Pressure states to eliminate collateral sanctions. Millions of Americans are
currently on parole or probation. We know that reducing the barriers to full
reintegration in society reduces recidivism, but the system is rife with
collateral consequences that hamper reentry for formerly incarcerated people
who have served their time — from restrictions on occupational licensing to housing to
the disenfranchisement of
over 3 million returning citizens. We should remove those barriers and allow
those who have served their time to find work and fully rejoin their
communities.
Reduce needlessly restrictive parole requirements. Technical parole and
probation violations make up a large number of all state prison admissions,
sometimes for infractions as minor as a paperwork error. While many rules are
made at the state level, the federal government should seek to remove those
barriers wherever possible, reduce parole requirements for low-level offenders,
and remove the threat of jail time for minor parole violations.

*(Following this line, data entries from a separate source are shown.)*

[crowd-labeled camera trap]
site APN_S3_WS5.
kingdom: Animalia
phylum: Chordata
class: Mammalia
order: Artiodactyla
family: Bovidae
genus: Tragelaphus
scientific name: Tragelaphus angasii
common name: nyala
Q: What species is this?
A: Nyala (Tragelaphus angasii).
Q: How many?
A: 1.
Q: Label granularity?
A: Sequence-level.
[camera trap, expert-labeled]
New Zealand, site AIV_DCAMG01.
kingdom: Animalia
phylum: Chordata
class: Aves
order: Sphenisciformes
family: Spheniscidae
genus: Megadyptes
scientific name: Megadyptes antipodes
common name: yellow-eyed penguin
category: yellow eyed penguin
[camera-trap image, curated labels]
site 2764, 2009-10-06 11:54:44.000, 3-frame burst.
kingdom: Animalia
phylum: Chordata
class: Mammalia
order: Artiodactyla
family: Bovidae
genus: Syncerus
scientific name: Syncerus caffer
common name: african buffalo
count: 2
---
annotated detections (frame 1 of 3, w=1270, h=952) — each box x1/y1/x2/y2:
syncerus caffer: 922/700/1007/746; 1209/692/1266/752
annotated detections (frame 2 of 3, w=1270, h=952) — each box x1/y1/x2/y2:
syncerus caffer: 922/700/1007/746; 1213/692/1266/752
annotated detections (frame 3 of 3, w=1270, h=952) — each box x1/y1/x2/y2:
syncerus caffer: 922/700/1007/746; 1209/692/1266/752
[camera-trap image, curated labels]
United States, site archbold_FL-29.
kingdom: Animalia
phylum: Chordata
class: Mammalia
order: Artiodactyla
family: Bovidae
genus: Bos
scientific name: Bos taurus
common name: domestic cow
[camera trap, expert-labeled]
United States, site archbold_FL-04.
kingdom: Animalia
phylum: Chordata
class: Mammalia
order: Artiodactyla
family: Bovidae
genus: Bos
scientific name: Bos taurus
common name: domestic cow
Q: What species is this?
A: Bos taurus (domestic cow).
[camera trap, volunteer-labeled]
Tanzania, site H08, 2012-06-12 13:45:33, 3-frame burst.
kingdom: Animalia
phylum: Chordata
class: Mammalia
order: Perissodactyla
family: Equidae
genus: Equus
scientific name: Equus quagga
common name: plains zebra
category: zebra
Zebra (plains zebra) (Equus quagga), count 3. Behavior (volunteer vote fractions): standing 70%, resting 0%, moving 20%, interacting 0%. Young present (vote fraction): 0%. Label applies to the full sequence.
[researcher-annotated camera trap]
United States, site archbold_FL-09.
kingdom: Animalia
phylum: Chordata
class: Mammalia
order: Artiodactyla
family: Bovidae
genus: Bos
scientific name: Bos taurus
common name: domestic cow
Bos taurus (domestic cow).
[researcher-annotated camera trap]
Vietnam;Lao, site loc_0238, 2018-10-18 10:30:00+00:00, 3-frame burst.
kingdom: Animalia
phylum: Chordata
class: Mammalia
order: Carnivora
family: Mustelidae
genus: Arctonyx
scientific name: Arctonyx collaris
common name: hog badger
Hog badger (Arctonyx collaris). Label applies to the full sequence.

Reduce discrimination during reentry. I’ll reverse the guidance that
exempts privately run re-entry programs that contract with the Bureau of
Prisons from anti-discrimination laws, restoring protections for individuals
with disabilities and those that encounter discrimination on the basis of their
sexual orientation or gender identity.
Establish a federal expungement option. Many states provide
a certificate of recovery for
nonviolent offenders who have served their time and maintained a clean record
for a certain number of years. This should be replicated at the federal level.
Ensuring Reform at the
State and Local Level
The federal government oversees just 12% of the
incarcerated population and only a small percentage of law enforcement and the
overall criminal legal system. To achieve real criminal justice reform on a
national scale, we must move the decisions of states and local governments as
well.
My administration will work with state and
local governments and incentivize adoption of new federal standards through the
grantmaking process. Federal grants make up nearly one third of
state budgets, and states and local authorities spend about 6% of their budget on
law enforcement functions. My administration would reprioritize state and local
grant making toward a restorative approach to justice, and expand grant funding
through categorical grants that require funds to be used for criminal justice
reform and project grants that require funding to be allocated to specific
programs.
When necessary, my plan would also use federal enforcement authority. My
administration would expand on the
Obama-era practice of using Department of Justice consent decrees and other
judicial settlements to enforce federal standards and remedy constitutional
violations at the state and local level. My plan would also leverage the
federal government’s Spending Clause authority and ability to impose civil
rights mandates using cross-cutting requirements to ensure that state and local
governments comply with federal criminal justice reform standards.